>> Begin Data excerpts

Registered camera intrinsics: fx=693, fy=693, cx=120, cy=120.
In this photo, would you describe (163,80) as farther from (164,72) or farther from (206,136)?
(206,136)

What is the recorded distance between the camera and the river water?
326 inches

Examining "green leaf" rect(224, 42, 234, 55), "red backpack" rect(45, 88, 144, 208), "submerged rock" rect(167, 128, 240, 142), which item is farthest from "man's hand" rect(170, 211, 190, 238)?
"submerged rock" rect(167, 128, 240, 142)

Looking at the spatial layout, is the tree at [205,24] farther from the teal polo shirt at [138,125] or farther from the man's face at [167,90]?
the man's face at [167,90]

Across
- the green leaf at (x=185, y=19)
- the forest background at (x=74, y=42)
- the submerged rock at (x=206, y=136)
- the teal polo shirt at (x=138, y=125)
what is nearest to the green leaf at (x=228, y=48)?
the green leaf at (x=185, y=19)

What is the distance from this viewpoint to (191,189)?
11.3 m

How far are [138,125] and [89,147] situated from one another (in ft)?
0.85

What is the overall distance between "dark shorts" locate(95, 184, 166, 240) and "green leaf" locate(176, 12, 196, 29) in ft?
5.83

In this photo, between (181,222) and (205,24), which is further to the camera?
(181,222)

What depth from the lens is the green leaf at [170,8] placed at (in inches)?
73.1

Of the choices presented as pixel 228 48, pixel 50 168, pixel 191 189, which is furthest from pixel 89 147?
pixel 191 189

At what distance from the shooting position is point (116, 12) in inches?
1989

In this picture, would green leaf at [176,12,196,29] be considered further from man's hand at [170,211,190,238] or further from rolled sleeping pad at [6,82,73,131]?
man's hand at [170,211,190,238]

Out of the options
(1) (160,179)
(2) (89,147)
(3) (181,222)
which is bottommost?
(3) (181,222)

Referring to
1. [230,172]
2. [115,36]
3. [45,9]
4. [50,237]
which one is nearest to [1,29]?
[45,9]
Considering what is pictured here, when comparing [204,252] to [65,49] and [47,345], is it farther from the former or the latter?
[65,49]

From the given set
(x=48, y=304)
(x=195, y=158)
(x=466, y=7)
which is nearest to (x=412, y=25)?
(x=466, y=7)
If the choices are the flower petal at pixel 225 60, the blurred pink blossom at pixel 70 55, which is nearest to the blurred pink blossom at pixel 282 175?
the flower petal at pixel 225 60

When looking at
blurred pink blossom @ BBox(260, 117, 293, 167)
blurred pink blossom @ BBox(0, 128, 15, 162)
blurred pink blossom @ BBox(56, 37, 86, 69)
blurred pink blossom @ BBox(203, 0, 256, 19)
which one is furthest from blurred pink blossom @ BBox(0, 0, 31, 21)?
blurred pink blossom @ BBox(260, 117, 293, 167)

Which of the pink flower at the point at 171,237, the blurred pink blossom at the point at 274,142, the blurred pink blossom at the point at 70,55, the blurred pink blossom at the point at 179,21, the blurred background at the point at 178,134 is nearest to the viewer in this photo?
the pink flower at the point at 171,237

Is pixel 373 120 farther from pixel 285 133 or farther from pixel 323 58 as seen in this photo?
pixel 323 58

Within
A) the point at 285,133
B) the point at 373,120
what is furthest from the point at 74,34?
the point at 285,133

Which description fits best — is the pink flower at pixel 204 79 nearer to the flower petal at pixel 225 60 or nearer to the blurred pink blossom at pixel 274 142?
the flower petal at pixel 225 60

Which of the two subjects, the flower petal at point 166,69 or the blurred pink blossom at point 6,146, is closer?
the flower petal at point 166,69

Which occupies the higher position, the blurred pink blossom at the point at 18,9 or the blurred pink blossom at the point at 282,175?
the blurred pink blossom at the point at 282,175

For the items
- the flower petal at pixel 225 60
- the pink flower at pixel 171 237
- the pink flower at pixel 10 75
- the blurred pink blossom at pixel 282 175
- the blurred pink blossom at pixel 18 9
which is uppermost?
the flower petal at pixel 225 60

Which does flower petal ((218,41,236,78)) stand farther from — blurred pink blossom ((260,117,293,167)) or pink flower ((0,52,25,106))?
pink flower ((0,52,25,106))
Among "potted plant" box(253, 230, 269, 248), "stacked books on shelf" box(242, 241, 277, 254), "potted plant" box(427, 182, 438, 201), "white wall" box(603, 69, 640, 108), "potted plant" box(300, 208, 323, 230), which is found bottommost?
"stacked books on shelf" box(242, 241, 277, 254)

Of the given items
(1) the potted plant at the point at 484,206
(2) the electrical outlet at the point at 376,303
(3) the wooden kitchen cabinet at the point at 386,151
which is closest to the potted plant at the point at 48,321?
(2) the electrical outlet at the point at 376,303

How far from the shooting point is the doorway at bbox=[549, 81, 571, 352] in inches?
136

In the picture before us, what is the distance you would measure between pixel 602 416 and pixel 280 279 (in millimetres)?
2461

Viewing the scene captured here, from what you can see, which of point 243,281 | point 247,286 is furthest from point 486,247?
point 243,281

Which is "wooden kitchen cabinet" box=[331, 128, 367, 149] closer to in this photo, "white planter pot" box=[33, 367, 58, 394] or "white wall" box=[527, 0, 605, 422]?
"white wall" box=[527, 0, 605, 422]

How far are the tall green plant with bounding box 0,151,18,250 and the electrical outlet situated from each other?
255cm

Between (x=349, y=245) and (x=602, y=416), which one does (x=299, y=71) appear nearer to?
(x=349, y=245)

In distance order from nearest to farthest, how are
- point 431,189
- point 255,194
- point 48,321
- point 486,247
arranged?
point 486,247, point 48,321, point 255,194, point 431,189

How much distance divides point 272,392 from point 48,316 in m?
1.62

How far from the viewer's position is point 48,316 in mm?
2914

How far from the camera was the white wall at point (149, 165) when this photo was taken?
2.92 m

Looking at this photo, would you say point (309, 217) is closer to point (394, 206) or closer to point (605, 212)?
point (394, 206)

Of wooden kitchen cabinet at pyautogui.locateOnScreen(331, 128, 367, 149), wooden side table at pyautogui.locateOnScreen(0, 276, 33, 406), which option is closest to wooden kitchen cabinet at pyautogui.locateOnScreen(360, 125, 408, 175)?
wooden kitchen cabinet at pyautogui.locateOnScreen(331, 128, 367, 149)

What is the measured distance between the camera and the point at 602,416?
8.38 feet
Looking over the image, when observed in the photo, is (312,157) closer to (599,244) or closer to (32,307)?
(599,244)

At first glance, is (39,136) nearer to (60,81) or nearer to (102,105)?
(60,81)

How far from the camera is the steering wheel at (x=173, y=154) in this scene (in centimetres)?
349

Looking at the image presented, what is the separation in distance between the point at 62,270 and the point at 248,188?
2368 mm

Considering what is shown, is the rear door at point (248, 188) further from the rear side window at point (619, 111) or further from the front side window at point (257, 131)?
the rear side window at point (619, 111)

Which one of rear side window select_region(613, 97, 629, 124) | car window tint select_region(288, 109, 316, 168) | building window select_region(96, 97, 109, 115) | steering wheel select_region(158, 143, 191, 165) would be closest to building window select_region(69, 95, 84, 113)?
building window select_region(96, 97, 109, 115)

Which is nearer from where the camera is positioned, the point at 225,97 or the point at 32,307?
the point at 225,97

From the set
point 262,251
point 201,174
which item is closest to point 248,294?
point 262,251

>> End Data excerpts
>> Begin Data excerpts

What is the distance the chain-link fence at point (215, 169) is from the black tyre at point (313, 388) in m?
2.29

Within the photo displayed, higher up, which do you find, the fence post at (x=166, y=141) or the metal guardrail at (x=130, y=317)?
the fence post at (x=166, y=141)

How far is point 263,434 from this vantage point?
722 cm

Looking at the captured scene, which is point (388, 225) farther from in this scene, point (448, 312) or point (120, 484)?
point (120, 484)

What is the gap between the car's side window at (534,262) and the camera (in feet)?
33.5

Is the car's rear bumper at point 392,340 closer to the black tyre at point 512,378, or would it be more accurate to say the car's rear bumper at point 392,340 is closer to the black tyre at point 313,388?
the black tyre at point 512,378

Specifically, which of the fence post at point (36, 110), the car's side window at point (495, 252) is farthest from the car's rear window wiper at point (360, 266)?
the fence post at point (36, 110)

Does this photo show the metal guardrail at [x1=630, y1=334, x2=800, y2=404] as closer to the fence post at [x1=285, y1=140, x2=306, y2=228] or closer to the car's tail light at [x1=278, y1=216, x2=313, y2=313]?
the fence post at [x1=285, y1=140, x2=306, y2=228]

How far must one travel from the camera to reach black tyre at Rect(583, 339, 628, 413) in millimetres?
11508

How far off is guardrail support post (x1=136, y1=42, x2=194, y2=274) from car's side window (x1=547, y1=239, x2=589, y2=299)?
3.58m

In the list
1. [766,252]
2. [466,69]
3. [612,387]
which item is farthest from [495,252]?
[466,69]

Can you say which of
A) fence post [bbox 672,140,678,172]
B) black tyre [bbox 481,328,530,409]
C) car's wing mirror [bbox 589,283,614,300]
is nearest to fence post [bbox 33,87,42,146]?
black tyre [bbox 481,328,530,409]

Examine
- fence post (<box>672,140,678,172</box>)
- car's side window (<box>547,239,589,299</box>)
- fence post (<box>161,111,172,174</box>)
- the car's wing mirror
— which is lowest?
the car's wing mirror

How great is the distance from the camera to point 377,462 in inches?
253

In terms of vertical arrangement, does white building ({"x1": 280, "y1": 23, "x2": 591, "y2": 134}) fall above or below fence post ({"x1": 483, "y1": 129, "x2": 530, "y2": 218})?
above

>> End Data excerpts
>> Begin Data excerpts

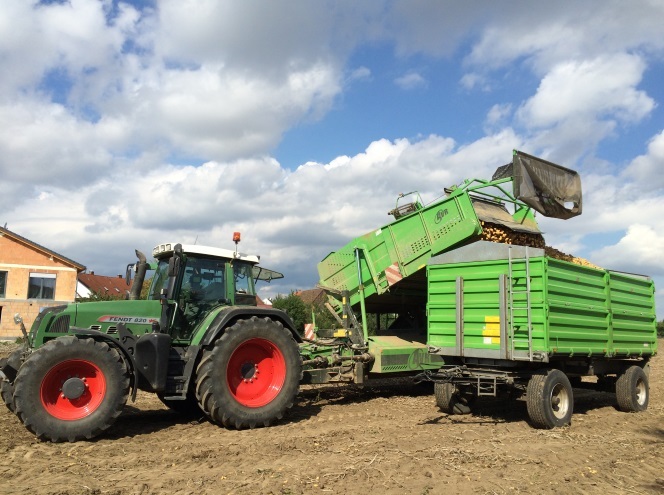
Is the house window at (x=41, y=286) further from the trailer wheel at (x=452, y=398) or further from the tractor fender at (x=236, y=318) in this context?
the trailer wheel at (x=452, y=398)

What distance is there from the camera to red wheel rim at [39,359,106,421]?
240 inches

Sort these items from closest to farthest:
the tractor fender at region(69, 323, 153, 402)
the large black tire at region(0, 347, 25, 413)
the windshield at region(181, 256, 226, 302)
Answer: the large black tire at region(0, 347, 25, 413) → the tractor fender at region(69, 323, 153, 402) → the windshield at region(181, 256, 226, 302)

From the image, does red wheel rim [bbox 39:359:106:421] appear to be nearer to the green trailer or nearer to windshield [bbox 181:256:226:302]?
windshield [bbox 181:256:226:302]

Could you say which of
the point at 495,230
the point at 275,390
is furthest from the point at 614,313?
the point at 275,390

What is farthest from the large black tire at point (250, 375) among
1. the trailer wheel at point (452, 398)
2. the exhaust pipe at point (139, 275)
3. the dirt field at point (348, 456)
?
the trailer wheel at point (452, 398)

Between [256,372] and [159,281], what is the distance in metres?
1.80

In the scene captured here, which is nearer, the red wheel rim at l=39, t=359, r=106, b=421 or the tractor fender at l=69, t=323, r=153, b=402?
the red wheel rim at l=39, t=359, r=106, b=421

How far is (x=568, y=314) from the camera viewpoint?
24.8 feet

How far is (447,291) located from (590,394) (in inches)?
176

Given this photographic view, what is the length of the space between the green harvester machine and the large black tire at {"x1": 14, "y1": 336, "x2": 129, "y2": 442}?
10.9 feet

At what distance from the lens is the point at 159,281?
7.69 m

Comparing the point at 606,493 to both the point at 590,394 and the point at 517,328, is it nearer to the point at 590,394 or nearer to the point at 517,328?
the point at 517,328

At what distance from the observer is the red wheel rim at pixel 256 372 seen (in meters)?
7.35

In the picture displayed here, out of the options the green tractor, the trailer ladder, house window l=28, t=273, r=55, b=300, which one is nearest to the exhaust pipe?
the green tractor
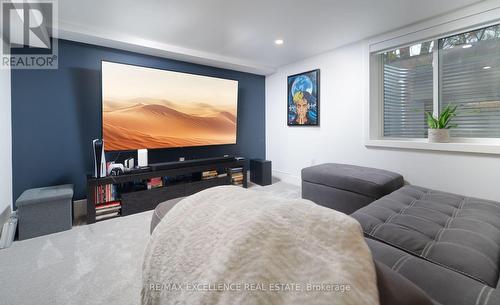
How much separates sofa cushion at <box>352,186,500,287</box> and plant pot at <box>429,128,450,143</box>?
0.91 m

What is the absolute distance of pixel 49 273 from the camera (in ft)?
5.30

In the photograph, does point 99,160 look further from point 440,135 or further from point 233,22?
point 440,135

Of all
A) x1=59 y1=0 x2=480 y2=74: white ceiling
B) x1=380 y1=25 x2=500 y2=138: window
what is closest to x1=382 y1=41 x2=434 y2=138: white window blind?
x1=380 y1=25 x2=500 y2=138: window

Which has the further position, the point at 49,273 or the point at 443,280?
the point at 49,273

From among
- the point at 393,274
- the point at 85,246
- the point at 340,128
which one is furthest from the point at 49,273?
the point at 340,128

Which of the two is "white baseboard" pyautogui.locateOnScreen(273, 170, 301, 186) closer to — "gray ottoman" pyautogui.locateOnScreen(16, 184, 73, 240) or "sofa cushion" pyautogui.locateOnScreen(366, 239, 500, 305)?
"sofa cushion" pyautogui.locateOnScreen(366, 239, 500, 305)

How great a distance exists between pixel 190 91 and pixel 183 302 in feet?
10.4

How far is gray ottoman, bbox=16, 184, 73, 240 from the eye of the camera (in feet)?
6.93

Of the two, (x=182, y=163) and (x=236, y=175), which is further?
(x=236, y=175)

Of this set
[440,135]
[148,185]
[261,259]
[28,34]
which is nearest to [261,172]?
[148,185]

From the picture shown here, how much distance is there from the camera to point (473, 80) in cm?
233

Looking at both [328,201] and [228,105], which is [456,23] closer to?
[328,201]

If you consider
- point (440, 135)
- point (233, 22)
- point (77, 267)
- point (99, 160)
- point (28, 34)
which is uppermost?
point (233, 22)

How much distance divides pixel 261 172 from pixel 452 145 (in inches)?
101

>> End Data excerpts

- **Stated problem**
Locate every line in the data above that contains the word "stacked", and copy each of those lines in full. Case counts.

- **Answer**
Among "potted plant" box(253, 230, 269, 248), "stacked books on shelf" box(242, 241, 277, 254), "potted plant" box(427, 182, 438, 201), "white wall" box(603, 69, 640, 108), "potted plant" box(300, 208, 323, 230), which is found bottommost?
"stacked books on shelf" box(242, 241, 277, 254)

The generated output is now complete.